═════ TEXT SEGMENT ═════

I work in the woods and I find all kinds of crazy shit at a rate of one or more a week. Favorite things were in abandoned house dumps in the Southeastern US Atlantic coastal states. A hundred years ago and more they used to just throw their trash down the holler in back of the house. So I'd dig through the pile looking for old coke and perfume bottles. I sold a perfume bottle from 1897 once for a hundred and probably still got ripped off.
I find half inflated mylar balloons constantly. After Valentine's day especially and they all say something like "I love you 4ever", I'm sure that's true until the balloon flies away.

═════ DATASET CONTENT ═════

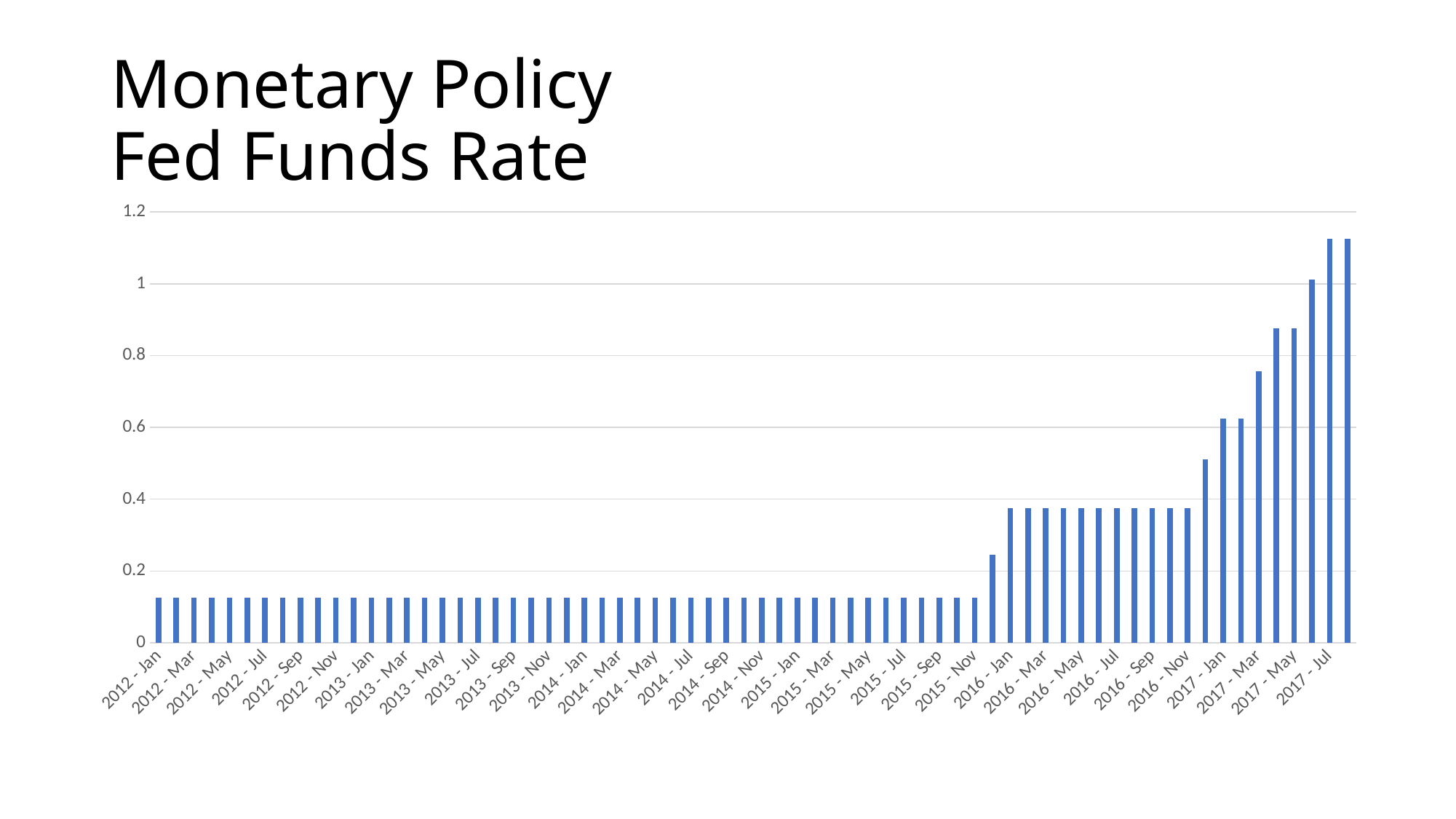
Is the value for 2017 - Mar greater or less than 0.6? greater Is the value for 2012 - Jan greater or less than 0.2? less Which is larger, the value for 2012 - Jan or the value for 2016 - Mar? 2016 - Mar What is the title of the slide containing the chart? Monetary Policy Fed Funds Rate Is the value for 2017 - May greater or less than 0.8? greater Do the values generally rise or fall from 2012 - Jan to 2017 - Jul? rise What kind of chart is shown on the slide? bar chart What is the highest value shown on the vertical axis? 1.2 Which is larger, the value for 2017 - Jan or the value for 2016 - Jan? 2017 - Jan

═════

** TASKS TO CARRY OUT **
1. Quote the post about finds in the woods from "I work in the" to "balloon flies away.", inclusive.
2. In the post about finds in the woods, name every specific kind of object the writer says they find or dig for.

** ANSWERS BY ITEM NUMBER **
1.
I work in the woods and I find all kinds of crazy shit at a rate of one or more a week. Favorite things were in abandoned house dumps in the Southeastern US Atlantic coastal states. A hundred years ago and more they used to just throw their trash down the holler in back of the house. So I'd dig through the pile looking for old coke and perfume bottles. I sold a perfume bottle from 1897 once for a hundred and probably still got ripped off.
I find half inflated mylar balloons constantly. After Valentine's day especially and they all say something like "I love you 4ever", I'm sure that's true until the balloon flies away.

2.
- Old coke bottles
- Perfume bottles
- Half-inflated mylar balloons